Copper Mountain (Post Office) adopted 6 October 1936 on Geological Survey sheet 421A, Hope. Form of name changed to Copper Mountain (Post Office & Station) 5 November 1953 on 92H/SE; changed to Copper Mountain (settlement) 18 December 1968 on 92H/SE; changed to Copper Mountain (locality) 31 October 1980; changed to Copper Mountain (abandoned locality) 20 March 1992 on 92H/7.
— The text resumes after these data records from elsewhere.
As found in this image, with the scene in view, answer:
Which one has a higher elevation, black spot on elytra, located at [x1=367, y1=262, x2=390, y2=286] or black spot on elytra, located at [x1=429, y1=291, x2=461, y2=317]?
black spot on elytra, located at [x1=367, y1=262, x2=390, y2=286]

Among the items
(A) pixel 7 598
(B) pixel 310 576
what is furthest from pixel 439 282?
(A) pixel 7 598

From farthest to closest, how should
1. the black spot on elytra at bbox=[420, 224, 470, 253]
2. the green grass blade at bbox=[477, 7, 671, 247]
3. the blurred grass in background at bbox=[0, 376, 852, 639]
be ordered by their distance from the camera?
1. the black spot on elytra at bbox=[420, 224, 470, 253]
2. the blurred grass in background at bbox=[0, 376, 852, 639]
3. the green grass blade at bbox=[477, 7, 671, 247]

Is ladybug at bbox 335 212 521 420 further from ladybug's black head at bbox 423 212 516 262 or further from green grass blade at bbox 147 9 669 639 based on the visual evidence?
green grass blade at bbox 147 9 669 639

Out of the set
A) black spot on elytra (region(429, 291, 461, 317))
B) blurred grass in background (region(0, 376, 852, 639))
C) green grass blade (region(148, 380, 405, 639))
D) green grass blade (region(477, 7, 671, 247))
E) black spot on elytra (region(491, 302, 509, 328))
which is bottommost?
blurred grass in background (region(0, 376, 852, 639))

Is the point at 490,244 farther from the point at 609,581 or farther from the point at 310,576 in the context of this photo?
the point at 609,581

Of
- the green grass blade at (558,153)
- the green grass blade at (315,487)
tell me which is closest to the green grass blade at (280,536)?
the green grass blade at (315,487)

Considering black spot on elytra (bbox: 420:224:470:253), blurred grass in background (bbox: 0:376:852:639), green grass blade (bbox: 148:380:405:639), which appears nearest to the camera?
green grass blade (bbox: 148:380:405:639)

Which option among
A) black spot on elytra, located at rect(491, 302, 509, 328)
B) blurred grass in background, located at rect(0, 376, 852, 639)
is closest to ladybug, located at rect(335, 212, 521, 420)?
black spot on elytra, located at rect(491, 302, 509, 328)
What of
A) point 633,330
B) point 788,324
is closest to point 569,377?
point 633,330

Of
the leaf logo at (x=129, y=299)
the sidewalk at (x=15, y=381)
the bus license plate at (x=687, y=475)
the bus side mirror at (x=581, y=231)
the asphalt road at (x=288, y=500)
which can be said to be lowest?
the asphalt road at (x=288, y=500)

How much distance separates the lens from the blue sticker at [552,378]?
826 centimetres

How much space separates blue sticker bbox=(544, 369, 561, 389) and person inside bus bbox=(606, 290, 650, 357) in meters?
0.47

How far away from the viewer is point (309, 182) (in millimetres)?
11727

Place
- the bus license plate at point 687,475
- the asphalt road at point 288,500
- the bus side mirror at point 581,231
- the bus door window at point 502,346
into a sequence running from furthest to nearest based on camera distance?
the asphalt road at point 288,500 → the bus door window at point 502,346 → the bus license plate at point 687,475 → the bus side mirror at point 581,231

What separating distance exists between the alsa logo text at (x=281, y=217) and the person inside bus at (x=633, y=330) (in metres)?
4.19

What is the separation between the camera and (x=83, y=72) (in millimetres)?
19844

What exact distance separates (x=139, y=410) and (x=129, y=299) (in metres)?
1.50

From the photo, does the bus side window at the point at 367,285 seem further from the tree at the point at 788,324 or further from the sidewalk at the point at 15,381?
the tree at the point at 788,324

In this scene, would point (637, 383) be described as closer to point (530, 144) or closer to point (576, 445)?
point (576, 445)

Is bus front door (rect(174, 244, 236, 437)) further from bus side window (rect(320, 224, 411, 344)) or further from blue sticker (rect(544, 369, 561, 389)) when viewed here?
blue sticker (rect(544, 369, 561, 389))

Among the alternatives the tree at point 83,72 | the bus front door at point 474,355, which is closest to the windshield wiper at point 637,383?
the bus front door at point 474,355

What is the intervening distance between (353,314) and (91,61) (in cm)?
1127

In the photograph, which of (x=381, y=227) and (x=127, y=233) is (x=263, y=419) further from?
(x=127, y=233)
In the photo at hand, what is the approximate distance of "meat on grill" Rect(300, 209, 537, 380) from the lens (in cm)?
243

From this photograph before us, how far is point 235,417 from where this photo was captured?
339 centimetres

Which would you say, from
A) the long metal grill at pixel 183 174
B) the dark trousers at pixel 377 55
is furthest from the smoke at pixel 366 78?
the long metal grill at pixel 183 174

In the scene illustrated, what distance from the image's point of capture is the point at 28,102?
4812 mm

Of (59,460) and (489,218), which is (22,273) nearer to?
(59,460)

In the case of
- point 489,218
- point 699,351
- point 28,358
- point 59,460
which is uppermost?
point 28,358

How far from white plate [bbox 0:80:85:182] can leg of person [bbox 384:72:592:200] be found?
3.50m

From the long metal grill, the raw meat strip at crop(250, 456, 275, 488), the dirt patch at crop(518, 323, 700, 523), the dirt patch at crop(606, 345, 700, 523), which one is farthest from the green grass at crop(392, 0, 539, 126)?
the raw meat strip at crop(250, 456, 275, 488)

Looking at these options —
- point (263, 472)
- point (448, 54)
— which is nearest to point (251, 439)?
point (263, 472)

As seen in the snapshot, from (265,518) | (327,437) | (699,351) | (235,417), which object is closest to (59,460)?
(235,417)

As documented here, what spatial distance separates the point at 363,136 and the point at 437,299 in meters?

Source: BC place name cards, or correspondence to/from BC's Chief Geographer or BC Geographical Names Office

Voights Camp Post Office was opened 16 December 1912, located on Copper Mountain 9 miles south of Princeton; name changed to Copper Mountain Post Office 1 November 1914, in association with Canada Copper Corporation's Copper Mountain Mine, in operation here from 1911. Labelled "Copper Mountain (Voight Camp)" on BC Lands' map 2B, 1914. Post Office relocated 7 miles closer to Princeton and renamed Allenby Post Office 1 December 1918, in association with the new Allenby townsite built near the mine's concentrator facility. A new post office named Copper Mountain Post Office was opened on the mountain 1 July 1919 (exact position not cited); relocated to the Belle Fraction, Lot 4204, 6 July 1926; closed 1 July 1936; re-opened 12 July 1937, located on the access road southwest of Copper Farm mineral claim, Lot 122A, T.H. Bamforth, postmaster. Copper Mountain Post Office closed 17 July 1957. KVR Station closed in 1958.